One could see this as frivolous since Florida is being gripped by a massive resurgence of infections. Florida’s numbers now eclipse all of the nations of the European Union combined. The highest one-day total belongs not to New York, where covid-19 was most deadly at the beginning, but the Sunshine State.
But Walt Disney World could be seen as the whole pandemic problem in miniature — balancing the threat to lives from a disease or from economic fallout.
Florida has one of the largest state economies in the country, and the tourist industry drives more than $85 billion of that engine. Walt Disney World is more than just the biggest employer in Florida. It’s the largest single-location employer in the country. Its 2018 payroll boasted 75,000 employees cashing $2.7 billion in paychecks.
That is a lot of people staying home and collecting unemployment with the doors closed. At the same time, it’s a lot of people possibly at risk from covid-19.
Disney’s impact spirals outward, affecting hotels, restaurants, shops, other attractions, airlines and other transportation. All of those generate tax money that flows into state coffers that support the services Florida provides to its residents.
So how can Disney be a better corporate citizen?
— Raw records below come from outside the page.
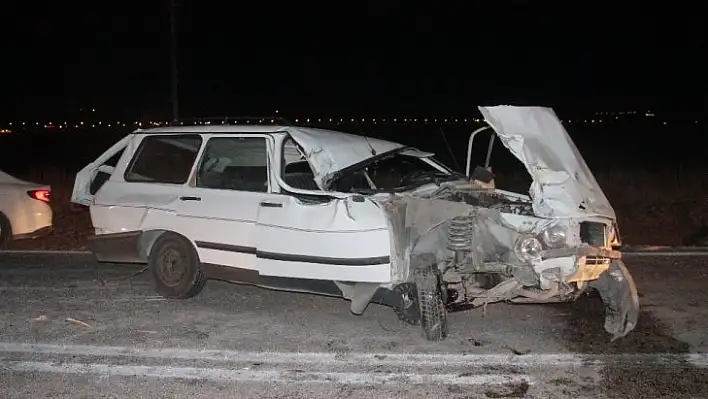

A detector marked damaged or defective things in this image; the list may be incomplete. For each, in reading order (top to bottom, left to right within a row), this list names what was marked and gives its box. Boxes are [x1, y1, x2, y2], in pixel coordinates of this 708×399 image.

wrecked white car [72, 105, 640, 340]
broken windshield [328, 150, 462, 194]
damaged front end [378, 107, 640, 344]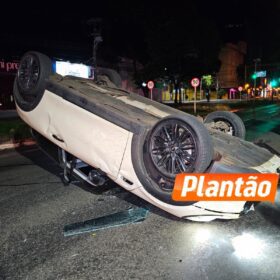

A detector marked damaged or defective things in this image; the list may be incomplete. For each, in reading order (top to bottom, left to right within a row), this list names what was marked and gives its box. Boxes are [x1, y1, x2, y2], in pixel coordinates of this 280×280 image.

overturned white car [13, 51, 280, 220]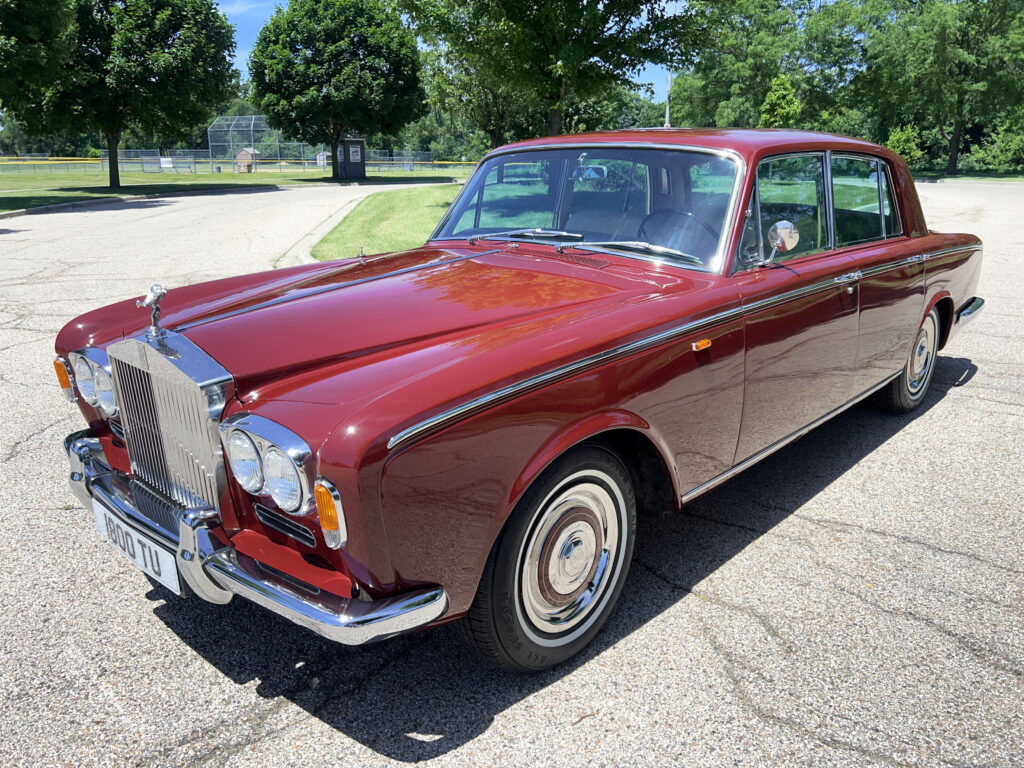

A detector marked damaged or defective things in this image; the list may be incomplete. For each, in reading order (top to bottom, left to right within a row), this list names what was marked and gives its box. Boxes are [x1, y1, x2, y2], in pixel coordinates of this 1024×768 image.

cracked asphalt [0, 182, 1019, 768]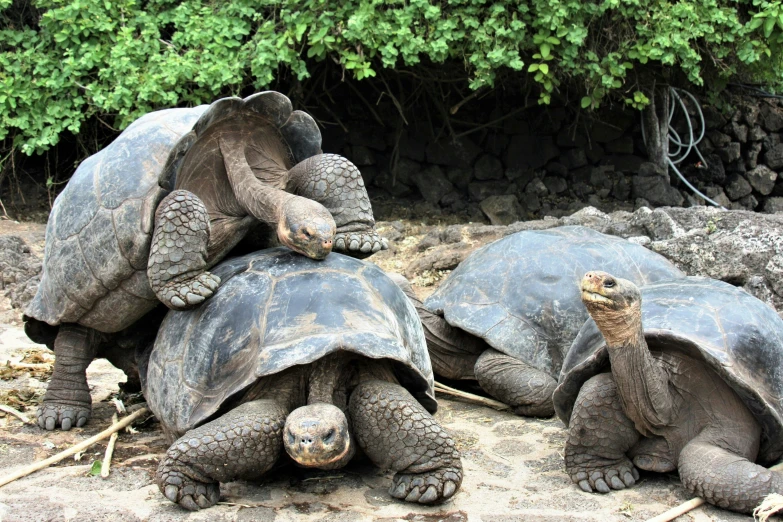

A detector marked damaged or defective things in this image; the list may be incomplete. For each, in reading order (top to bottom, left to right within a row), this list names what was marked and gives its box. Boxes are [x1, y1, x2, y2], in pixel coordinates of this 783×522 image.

broken stick [432, 380, 512, 408]
broken stick [0, 404, 147, 486]
broken stick [100, 412, 118, 478]
broken stick [648, 460, 783, 520]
Closing the doors and keeping the staff — and the visitors — safe, or opening them and keeping the staff paid?
It’s an impossible question.
The company is doing what it can to encourage distance and safety with lowering attendance and upping cleaning. Personally, I’d take the opportunity to make a line of Mickey Mouse-themed face masks but somehow I’m guessing they’ve beat me to that idea. Worth billions, Disney seldom leaves a dime or a branding opportunity on the table.
Maybe guests will handle it for them. According to Forbes, the parks were less crowded than grocery stores when they reopened, and most grocery stores haven’t exactly been packed lately.
If opening the gates to a place with books and websites and Facebook pages devoted to planning the perfect vacation can’t drum up enough guests to make it worthwhile, maybe that is exactly the kind of self-quarantine necessary.
Maybe that takes the decision out of Disney’s oversized, four-fingered cartoon hands. It would point to a population that is listening to medical professionals and prioritizing safety recommendations.
But it doesn’t solve the economic problem. If people don’t come back to Disney for Space Mountain rides and smoked turkey legs, how will the employees pay their bills? How will the city of Orlando or the state of Florida make ends meet?
If anyone can anticipate a change in consumer needs and find a way to capitalize on it, it’s bound to be the House of Mouse, which would be a victory for capitalism and creativity over government mandates.